### PROBLEM
Render the data from the line containing "How large is the distance between" through the last line of the data, both ends included, as a Markdown table with the columns No. and Text. Number each row and omit blank lines.

--- Begin ---

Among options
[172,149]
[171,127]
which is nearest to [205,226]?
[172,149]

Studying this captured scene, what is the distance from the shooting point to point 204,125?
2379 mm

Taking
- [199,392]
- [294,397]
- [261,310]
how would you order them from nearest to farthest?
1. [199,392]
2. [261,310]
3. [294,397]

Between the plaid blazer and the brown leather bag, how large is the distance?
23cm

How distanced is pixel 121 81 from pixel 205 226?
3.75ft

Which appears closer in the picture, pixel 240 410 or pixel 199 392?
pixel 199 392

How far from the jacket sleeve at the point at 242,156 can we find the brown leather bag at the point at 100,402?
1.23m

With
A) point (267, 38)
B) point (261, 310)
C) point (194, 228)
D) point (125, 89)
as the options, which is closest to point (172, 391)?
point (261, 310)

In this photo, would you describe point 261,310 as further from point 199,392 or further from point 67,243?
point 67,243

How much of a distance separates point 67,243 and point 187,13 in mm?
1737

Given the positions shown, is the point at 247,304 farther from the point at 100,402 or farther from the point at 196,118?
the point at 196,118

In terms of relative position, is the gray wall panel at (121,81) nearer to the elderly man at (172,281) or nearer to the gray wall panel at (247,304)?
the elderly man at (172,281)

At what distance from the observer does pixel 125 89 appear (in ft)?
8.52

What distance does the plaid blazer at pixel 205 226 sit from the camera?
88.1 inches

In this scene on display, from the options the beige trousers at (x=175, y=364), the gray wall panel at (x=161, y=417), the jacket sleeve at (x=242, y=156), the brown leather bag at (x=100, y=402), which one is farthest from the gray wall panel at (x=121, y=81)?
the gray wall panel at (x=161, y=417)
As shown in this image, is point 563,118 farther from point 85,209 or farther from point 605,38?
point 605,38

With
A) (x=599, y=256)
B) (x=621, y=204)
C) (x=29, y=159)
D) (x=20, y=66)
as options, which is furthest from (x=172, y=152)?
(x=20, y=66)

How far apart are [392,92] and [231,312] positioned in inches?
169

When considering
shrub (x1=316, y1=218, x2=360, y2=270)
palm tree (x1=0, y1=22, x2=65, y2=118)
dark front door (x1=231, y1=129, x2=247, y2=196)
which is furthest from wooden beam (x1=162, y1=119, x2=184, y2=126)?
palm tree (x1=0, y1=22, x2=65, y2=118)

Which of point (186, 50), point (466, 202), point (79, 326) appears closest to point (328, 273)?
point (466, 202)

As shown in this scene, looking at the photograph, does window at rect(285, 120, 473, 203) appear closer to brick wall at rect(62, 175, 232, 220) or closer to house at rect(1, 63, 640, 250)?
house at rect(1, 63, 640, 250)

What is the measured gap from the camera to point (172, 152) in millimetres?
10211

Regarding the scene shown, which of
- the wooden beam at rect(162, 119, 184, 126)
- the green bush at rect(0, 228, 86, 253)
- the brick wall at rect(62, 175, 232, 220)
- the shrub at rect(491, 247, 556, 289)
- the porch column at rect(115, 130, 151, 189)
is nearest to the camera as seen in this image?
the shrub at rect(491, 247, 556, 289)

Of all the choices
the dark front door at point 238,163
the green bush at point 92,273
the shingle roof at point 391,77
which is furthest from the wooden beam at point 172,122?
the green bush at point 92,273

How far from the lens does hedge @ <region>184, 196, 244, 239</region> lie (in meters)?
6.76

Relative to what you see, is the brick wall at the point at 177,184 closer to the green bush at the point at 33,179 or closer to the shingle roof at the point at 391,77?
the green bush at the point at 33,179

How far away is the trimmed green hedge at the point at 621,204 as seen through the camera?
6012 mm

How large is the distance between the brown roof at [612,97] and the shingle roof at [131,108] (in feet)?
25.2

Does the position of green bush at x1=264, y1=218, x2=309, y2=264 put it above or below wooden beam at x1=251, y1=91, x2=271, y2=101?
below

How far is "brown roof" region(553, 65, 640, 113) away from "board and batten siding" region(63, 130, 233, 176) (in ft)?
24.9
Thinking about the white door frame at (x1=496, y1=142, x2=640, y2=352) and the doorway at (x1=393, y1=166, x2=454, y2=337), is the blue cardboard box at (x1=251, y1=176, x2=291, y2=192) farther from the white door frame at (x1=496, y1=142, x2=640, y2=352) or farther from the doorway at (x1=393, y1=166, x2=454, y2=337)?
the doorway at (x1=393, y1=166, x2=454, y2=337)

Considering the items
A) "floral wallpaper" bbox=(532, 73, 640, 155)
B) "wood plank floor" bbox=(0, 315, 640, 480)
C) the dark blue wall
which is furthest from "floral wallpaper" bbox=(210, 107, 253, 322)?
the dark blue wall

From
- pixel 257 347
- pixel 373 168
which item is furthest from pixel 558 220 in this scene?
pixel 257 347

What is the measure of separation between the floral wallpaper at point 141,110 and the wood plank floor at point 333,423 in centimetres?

--- End ---

### RESULT FOR THIS TASK
| No. | Text |
|---|---|
| 1 | How large is the distance between the brown roof at [612,97] and the shingle roof at [131,108] (in feet)? |
| 2 | 25.2 |
| 3 | Does the position of green bush at x1=264, y1=218, x2=309, y2=264 put it above or below wooden beam at x1=251, y1=91, x2=271, y2=101? |
| 4 | below |
| 5 | How far is "brown roof" region(553, 65, 640, 113) away from "board and batten siding" region(63, 130, 233, 176) (in ft)? |
| 6 | 24.9 |
| 7 | Thinking about the white door frame at (x1=496, y1=142, x2=640, y2=352) and the doorway at (x1=393, y1=166, x2=454, y2=337), is the blue cardboard box at (x1=251, y1=176, x2=291, y2=192) farther from the white door frame at (x1=496, y1=142, x2=640, y2=352) or farther from the doorway at (x1=393, y1=166, x2=454, y2=337)? |
| 8 | the doorway at (x1=393, y1=166, x2=454, y2=337) |
| 9 | Considering the items |
| 10 | A) "floral wallpaper" bbox=(532, 73, 640, 155) |
| 11 | B) "wood plank floor" bbox=(0, 315, 640, 480) |
| 12 | C) the dark blue wall |
| 13 | which is furthest from "floral wallpaper" bbox=(210, 107, 253, 322)? |
| 14 | the dark blue wall |
| 15 | From |
| 16 | - pixel 257 347 |
| 17 | - pixel 373 168 |
| 18 | which item is furthest from pixel 558 220 in this scene? |
| 19 | pixel 257 347 |
| 20 | What is the measure of separation between the floral wallpaper at point 141,110 and the wood plank floor at point 333,423 in centimetres? |